Markets rise on bond plan

Thu, Sep 6, 2012, 01:00

   

European blue chip stocks jumped today after the European Central Bank announced an aggressive bond-buying program to stop the spread of the euro zone's debt crisis.

The euro gained slightly after ECB president Mario Draghi said the central bank would undertake unlimited, short-dated bond purchases under strict conditions to ease funding pressures on governments that sought help. He added that the ECB and would not expect better treatment than other creditors in the case of default.

The EuroSTOXX 50 index of euro zone blue-chip stocks jumped about 3.3 percent to its highest level since early April. On Wall Street, the S&P 500 jumped nearly 1.8 per cent to reach its highest since May 2008.

Seeking to back up his July pledge to do whatever it takes to preserve the euro, Mr Draghi said the new plan, aimed at the secondary market, would address bond market distortions and "unfounded" fears of investors about the survival of the euro.

The scheme, which the Bundesbank is known to have opposed, would focus on bonds maturing within three years and was strictly within the ECB's mandate, Mr Draghi said. Only one member of the ECB governing council had dissented, he said.

The ECB would only buy bonds of countries that have initiated budgetary readjustment programmes, Mr Draghi said.

Purchases may also be considered for euro-area countries currently under bailout programs, such as Ireland, but only when they regain bond-market access, he said. Ireland's EU-IMF bailout programme still has another 14 months to run.

"Under appropriate conditions, we will have a fully effective backstop to prevent potentially destructive scenarios," Mr Draghi told a news conference after the central bank's monthly meeting.

"No ex-ante quantitative limits are set on the size of outright monetary transactions," he said, using the formal term for ECB bond-buying programmes.
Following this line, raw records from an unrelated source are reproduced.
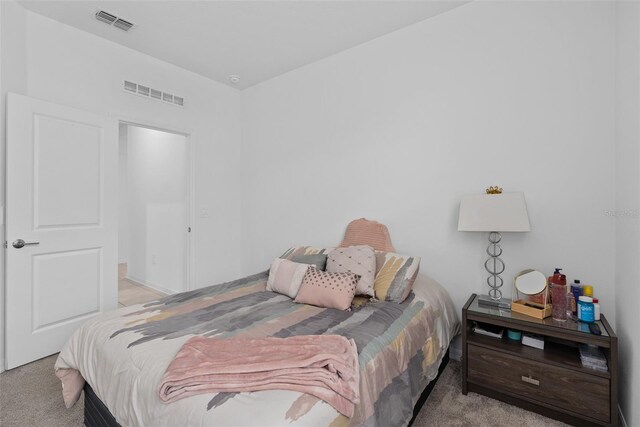 4223 Little Owl Ln, Kissimmee, FL 34746 - photo 20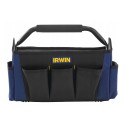 Torba narzędziowa otwarta 15'' 380mm IRWIN Foundation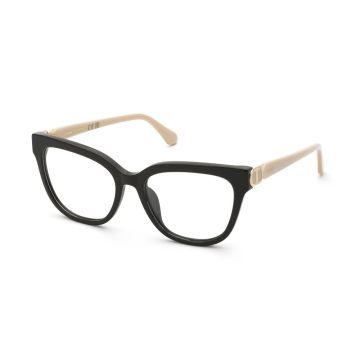 TWINSET VTW083 700K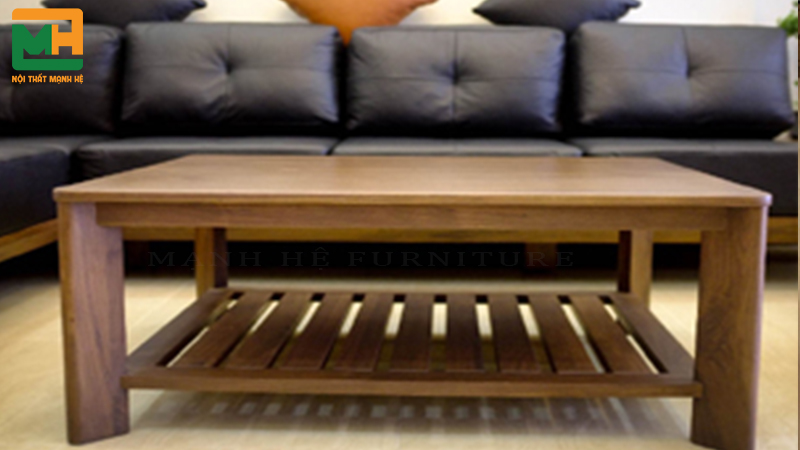 bàn trà gỗ bàn trà gỗ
Investors were on tenterhooks, waiting to hear how decisively the ECB would act to help bring down the borrowing costs of Spain and Italy, after disagreements among policymakers on the plan were played out in public last week.

Mr Draghi's statement at least met expectations, analysts said. With the bond-buying plan the focus of today's meeting, the ECB kept interest rates on hold, leaving its main rate unchanged at 0.75 per cent.

The euro initially surrendered gains against the dollar after Mr Draghi said the bank had cut its growth forecast for the euro zone. But it then recovered and traded at $1.2627, up 0.2 per cent.

Pressure on Mr Draghi intensified after an unsubstantiated German newspaper report last week that Bundesbank chief Jens Weidmann had considered resigning over his opposition to bond-buying, although several sources say he has made no such threat and believes in staying at the table to argue his case.

Mr Draghi appeared to have succeeded in securing overwhelming support on the governing council for a plan that Mr Weidmann can live with, despite his apparent negative vote.

The Bundesbank chief had expressed concern that intervening in the bond market would break the ECB taboo of financing euro zone member states. Other ECB policymakers see a greater urgency to help Spain and Italy and prevent the euro zone crisis from deepening.